The hope is that Kevin O’Connell and Wes Phillips- who was previously tight ends coach in LA- can design and dial up some plays for Hockenson to be effective and get better use from his skill set than was the case in Detroit. Hockenson has shown that he can be productive when given the opportunities, but the Lions and Jared Goff have their focus elsewhere for the most part.
Getting Hockenson Up To Speed
As the Vikings give Hockenson a crash course in learning their offense, an early focus may well be in red zone offense. The Vikings could use another option in the red zone, so getting the 6’5” Hockenson (37.5” vertical jump) involved there early could give the Vikings another red zone option they’ve been lacking since they parted ways with Kyle Rudolph. Hockenson also gives red zone defenders another weapon to consider, which could also draw attention away from Cook, Jefferson, et. al. But a play-action pass to Hockenson in the end zone where only he can catch it is likely to find its way into the Vikings’ playbook sooner rather than later.

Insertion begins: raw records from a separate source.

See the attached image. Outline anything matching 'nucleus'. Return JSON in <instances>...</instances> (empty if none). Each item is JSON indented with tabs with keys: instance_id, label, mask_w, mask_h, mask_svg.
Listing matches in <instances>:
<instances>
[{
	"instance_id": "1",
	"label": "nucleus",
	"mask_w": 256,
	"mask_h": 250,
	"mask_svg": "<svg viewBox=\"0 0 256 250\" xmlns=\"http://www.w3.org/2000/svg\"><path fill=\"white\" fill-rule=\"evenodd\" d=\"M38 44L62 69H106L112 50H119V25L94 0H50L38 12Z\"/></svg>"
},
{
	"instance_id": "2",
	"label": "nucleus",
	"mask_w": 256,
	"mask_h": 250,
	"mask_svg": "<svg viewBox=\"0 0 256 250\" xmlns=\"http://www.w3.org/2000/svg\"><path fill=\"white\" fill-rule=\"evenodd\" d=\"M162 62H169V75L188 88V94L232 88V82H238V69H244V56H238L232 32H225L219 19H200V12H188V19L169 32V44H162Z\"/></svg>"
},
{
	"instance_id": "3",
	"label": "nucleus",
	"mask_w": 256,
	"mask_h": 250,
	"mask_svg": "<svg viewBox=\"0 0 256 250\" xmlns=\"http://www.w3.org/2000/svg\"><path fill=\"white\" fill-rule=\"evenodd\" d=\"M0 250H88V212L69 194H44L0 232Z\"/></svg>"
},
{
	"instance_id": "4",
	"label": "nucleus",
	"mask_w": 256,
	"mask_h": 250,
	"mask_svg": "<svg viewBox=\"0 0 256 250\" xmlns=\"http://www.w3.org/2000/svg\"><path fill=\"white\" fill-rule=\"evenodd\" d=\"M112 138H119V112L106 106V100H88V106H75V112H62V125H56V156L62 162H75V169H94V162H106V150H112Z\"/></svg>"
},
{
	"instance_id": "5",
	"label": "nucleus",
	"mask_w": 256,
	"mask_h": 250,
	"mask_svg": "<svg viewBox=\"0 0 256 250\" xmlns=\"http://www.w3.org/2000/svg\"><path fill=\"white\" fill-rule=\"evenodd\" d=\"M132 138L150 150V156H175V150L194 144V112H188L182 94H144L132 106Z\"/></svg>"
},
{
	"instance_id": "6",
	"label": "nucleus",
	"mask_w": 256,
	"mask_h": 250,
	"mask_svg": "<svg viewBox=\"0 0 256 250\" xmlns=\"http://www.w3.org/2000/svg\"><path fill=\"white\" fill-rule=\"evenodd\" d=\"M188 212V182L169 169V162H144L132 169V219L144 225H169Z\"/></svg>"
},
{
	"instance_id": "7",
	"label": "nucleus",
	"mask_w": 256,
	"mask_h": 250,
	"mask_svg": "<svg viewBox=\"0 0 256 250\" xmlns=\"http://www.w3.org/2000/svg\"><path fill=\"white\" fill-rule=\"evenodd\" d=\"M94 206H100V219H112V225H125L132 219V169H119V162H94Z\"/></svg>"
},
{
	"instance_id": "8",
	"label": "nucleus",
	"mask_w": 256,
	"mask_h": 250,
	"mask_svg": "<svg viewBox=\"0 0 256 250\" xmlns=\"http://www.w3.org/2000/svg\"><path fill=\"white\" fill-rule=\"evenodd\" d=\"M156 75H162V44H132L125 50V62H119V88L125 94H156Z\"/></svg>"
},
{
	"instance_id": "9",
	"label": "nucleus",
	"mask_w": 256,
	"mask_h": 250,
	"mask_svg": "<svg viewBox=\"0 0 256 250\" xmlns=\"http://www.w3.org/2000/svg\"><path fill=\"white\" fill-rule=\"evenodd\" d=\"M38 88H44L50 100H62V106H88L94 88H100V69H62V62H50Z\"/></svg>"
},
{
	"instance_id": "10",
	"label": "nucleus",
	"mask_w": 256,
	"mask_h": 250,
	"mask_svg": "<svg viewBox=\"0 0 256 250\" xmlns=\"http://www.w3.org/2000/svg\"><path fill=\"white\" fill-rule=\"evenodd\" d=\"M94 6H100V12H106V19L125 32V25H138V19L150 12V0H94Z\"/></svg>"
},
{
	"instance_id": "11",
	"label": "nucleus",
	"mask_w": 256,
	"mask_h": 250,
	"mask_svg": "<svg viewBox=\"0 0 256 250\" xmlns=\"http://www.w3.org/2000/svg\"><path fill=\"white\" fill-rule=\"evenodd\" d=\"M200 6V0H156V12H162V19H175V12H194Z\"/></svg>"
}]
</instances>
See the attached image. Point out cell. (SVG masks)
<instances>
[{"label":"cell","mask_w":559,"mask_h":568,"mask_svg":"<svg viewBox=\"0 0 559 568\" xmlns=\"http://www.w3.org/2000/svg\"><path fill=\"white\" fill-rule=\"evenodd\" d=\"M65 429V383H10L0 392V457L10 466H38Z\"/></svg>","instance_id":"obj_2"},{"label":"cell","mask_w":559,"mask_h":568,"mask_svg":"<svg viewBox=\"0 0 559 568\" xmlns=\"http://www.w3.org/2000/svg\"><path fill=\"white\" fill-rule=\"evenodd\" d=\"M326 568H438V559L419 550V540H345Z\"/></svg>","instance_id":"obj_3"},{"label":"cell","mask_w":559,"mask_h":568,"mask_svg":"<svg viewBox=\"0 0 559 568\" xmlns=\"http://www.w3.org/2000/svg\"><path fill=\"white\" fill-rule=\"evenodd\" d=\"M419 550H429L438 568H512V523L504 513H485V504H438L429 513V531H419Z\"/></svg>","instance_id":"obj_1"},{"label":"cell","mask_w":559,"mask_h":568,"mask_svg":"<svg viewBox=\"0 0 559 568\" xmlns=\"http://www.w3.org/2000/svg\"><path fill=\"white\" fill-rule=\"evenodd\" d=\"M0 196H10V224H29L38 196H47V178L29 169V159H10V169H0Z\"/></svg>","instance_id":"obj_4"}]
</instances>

But realistic expectations for Hockenson limit his playing time to probably no more than 15-20% of offensive snaps in the first few weeks, then ramping up from there. Hopefully he can get up to 50-60% of snaps by the end of the regular season, maybe more, but it really depends on how fast he can absorb and master the offense. Time will tell.
Hockenson has 395 receiving yards so far this season with the Lions. How many will he have at the end of the regular season?